In his confessional statement, Afroz said that suicide squads had planned
to attack the Indian Parliament, that he had trained in the same flying
school as a September 11 hijacker, and even that he had been recruited
to fly a plane into the British House of Commons. In bragging about Afroz
specially after Parliament was attacked and looking for all the credit
for hooking such a big fish, the Mumbai Police and the Maharashtra Government
made an error of judgement. The public coup has now turned into a public-relations
disaster.
Justice (retd) Suresh Hosbet of the Bombay High Court was severe. "Afroz
is the most perfect example of how the police can misuse POTA," he
said. The simple fact is that there is no serious case against Afroz-least
of all under POTA-because he had not committed any crime on Indian soil.
At the time of the Afroz arrest last October, a senior intelligence officer
involved in the investigation had admitted to India Today, "There
is no case for us but he is great for intelligence inputs." Advocate
Majid Memon now accuses the state of misusing POTA against Afroz only
to keep him in custody for a long time. Had the police not done so, he
says, it would not have served their interests during a lengthy and complicated
investigation into the tailor's son. Larger political equations have helped
Afroz: the Congress had raised strenuous objections to the enactment of
POTA in Parliament. The Congress Government in Maharashtra could hardly
then use the same law to keep Afroz in prison, specially since evidence
that would hold up in court seemed hard to find.

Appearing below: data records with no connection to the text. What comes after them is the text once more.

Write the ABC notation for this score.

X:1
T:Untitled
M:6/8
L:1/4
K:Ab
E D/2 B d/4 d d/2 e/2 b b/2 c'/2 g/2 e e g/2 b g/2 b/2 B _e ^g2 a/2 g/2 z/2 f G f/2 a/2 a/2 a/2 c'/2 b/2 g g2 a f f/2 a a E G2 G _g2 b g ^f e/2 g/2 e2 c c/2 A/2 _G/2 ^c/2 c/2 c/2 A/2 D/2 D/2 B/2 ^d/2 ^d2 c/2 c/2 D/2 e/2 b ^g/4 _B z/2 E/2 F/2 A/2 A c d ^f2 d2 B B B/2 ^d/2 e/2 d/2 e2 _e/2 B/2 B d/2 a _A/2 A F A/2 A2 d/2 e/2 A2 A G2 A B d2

The police had to drop the charges under POTA saying that Afroz could
only be tried under sections of the Indian Penal Code (IPC). When a fresh
chargesheet was filed on April 9, Afroz was booked under the IPC.
What has made matters worse for the Mumbai Police is the special trips
senior officers took to the UK, US and Australia to investigate Afroz's
alleged overseas links. The visits may have helped the Mumbai Police beef
up their knowledge about global trends in crime-fighting, but seems to
have failed to produce anything concrete against Afroz. A senior officer
now justifies the trips saying that it has helped the Mumbai Police learn
more about the functioning and financial networking of international terrorist
organisations. Hardly adequate returns for taking an enormous amount of
egg in the face.
What remain though are oddities in the Afroz story. He has never played
the wronged victim: when the police took a month to chargesheet him, Afroz
did not protest. Nor did he hire legal help to bail him out earlier. Every
time he was produced in court, he appeared to be keen to stay in jail
rather than go home, saying he wanted to complete a yoga and Art of Living
course begun in prison. On being released, he said he wanted to go to
Rishikesh for spiritual succour and become an Art of Living teacher. Afroz
may have experienced epiphany in prison; because of him, though, the Mumbai
Police must endure some of their darkest days.